Brano di testo.

◇ ◇ ◇ ◇ ◇ ◇ ◇

Poco dopo, un altro pioniere del turismo arrivò in zona: il giornalista e scrittore bolzanino Karl Felix Wolff (1874-1966), che scriveva per le principali riviste dell'Impero austroungarico e si proponeva di attirare un pubblico benestante nel recentemente scoperto "paese delle meraviglie" dei Monti Pallidi. Nel 1913, Wolff pubblicò il primo volume della sua celebre raccolta di leggende, che fu accolto con favore: Dolomitensagen. Sagen und Überlieferungen, Märchen und Erzählungen der ladinischen und deutschen Dolomitenbewohner [1913]. Oggi la raccolta conta oltre 800 pagine, è stata tradotta in tutte le lingue del mondo e giunge alla sua diciottesima edizione. Wolff definì le sue storie "leggende dolomitiche", frutto di una narrazione libera e creativa, che rispondeva all’esigenza di valorizzare turisticamente questa regione montuosa. Scriveva per un pubblico internazionale che, pur essendo ben consapevole del fascino delle Dolomiti, non conosceva affatto le peculiarità della cultura ladina. Finché il volume è stato considerato semplicemente una piacevole lettura, è stato accolto con favore, ma quando l’autore ha affermato che i testi che aveva raccolto erano in realtà frammenti di una tradizione narrativa ladina quasi dimenticata, che Jan Batista Alton evidentemente aveva trascurato, la reazione da parte degli esperti fu di scetticismo. Le storie contenute nelle Dolomitensagen non sembravano affatto integrarsi con l’immagine tradizionale delle leggende alpine: i motivi etiologici, spesso simili a veri e propri miti di origine, erano troppo esotici; la descrizione del mondo delle "anime dei monti", gli spiriti delle vette ladine, richiamava poco le figure classiche di fate e gnomi, e molto di più concetti numinosi, che sfuggivano alla comprensione della cultura alpina dominante.
Inoltre, va detto che Jan Batista Alton, pur essendo originario della Val Badia, sembrava non conoscere affatto queste tradizioni quando raccolse il suo volume di leggende e fiabe ladine. Nella sua breve introduzione, infatti, Alton aveva persino scritto che la cultura ladina era piuttosto mediocre, quasi misera, poiché gran parte delle storie narrate provenivano dal Tirolo tedesco. Oggi sappiamo che Alton si sbagliava di grosso. In Ladinia, oltre alle numerose leggende comuni a tutto l'arco alpino, esisteva infatti un vasto e straordinario patrimonio di racconti che doveva aver svolto un ruolo fondamentale nell'identità delle comunità locali, mantenendo vive tradizioni e credenze per secoli.

◇ ◇ ◇ ◇ ◇ ◇ ◇

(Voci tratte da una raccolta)
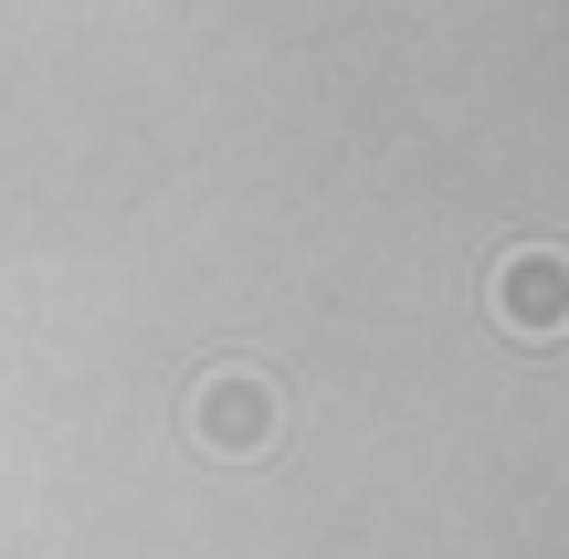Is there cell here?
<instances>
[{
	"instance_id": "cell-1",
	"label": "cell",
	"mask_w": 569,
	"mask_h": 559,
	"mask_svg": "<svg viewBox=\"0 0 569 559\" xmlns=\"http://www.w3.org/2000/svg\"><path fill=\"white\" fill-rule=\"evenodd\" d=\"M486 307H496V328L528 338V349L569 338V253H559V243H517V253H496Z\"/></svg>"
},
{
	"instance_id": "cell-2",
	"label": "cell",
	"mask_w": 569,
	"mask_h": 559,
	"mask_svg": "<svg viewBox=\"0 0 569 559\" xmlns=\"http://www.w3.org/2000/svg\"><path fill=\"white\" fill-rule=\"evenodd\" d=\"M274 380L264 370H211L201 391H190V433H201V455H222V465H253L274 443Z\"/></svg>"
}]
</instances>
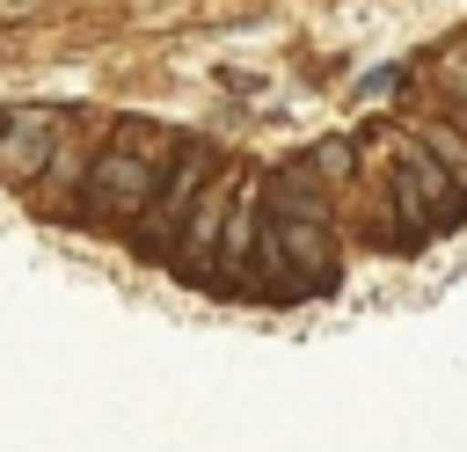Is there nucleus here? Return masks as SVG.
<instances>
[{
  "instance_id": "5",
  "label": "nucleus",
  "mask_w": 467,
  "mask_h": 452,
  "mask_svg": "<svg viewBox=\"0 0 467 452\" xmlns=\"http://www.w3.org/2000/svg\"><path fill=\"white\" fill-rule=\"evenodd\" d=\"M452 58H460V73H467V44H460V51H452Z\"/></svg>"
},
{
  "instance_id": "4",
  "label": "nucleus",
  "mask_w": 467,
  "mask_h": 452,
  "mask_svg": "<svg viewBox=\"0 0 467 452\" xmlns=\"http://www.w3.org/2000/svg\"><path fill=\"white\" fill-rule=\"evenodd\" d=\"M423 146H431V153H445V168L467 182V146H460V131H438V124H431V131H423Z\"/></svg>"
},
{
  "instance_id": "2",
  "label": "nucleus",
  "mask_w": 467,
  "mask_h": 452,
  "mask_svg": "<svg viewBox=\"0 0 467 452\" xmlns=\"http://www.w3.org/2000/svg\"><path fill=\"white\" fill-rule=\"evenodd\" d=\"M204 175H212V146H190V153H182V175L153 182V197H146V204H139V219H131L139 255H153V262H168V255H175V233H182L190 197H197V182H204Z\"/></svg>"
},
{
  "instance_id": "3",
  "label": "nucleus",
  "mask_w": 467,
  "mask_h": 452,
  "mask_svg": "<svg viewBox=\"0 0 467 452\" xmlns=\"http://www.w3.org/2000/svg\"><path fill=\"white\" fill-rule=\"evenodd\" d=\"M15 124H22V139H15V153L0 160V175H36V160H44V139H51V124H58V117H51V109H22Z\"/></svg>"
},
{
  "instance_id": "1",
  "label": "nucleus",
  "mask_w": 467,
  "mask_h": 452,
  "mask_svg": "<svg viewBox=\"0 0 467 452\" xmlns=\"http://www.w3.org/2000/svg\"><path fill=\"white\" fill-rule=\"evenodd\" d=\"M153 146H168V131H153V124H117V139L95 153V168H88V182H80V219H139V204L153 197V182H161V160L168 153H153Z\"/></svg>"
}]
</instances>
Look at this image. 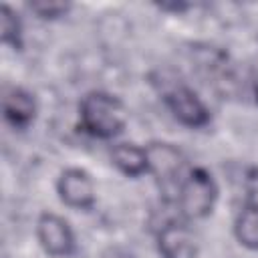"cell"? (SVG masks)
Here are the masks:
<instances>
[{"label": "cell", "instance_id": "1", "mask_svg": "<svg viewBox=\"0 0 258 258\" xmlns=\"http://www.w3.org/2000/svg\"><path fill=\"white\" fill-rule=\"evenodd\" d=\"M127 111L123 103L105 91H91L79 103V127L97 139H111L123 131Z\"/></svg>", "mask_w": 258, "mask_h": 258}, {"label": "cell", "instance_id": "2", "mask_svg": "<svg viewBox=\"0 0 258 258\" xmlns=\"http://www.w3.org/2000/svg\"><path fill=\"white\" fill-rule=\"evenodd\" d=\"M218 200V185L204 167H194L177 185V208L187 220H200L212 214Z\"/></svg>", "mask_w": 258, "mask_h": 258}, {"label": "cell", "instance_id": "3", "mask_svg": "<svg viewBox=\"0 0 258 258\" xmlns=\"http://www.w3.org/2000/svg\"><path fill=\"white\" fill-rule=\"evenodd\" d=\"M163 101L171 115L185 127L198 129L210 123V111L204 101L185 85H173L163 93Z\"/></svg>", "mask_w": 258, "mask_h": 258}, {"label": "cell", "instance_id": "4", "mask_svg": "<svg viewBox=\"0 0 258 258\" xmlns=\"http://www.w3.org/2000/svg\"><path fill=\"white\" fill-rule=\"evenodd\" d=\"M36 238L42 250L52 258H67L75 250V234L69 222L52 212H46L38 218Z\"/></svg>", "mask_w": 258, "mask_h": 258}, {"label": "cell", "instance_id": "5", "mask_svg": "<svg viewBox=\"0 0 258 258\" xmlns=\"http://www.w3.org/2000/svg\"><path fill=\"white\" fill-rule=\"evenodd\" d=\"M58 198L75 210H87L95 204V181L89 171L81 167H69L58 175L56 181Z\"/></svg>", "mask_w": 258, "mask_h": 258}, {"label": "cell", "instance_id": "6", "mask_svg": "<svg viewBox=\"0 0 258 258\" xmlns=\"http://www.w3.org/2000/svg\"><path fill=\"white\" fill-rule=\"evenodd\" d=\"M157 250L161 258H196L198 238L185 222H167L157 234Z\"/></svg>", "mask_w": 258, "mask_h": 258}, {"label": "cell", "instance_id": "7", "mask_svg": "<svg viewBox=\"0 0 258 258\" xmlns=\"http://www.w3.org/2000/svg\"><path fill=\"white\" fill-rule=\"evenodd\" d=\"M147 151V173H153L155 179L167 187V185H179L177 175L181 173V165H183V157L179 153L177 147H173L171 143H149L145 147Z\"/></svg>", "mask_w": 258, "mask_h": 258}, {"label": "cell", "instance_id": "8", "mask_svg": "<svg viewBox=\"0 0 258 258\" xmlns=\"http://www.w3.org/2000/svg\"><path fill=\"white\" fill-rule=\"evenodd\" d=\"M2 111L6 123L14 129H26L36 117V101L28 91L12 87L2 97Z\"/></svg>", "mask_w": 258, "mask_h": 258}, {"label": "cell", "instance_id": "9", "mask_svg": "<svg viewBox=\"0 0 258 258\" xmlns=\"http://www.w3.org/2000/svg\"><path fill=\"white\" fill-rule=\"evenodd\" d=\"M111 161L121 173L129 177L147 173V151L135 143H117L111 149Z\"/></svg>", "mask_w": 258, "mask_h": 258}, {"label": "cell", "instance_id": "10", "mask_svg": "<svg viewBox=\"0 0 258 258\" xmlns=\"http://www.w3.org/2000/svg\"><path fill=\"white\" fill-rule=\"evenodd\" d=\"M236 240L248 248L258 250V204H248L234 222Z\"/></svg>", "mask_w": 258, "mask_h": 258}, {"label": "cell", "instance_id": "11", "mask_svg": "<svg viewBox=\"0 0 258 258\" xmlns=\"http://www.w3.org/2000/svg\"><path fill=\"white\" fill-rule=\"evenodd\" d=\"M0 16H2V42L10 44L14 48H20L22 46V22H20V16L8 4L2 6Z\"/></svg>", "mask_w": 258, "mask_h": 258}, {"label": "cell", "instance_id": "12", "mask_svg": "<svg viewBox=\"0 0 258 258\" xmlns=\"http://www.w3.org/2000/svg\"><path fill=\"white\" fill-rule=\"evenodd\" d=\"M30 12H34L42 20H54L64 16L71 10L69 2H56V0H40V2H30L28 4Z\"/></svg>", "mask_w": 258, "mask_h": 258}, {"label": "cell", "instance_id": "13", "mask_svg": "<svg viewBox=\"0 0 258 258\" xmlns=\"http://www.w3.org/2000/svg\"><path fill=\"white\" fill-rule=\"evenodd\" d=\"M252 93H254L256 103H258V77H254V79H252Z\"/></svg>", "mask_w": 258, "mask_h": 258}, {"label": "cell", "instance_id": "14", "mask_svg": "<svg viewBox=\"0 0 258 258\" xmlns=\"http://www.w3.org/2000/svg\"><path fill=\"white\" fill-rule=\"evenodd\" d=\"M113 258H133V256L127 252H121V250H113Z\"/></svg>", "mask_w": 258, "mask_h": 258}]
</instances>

◇ ◇ ◇ ◇ ◇ ◇ ◇

Cosa si chiede.
1) Elenchi tutti gli anni, scritti in cifre, che compaiono nel brano sulle leggende dolomitiche, indicando ciascun anno una sola volta.
2) In base al brano sulle leggende dolomitiche, per quale motivo Jan Batista Alton riteneva la cultura ladina piuttosto mediocre, quasi misera?

In risposta.
1) 1874, 1966, 1913

2) Alton riteneva la cultura ladina piuttosto mediocre perché, a suo giudizio, gran parte delle storie narrate in Ladinia proveniva dal Tirolo tedesco.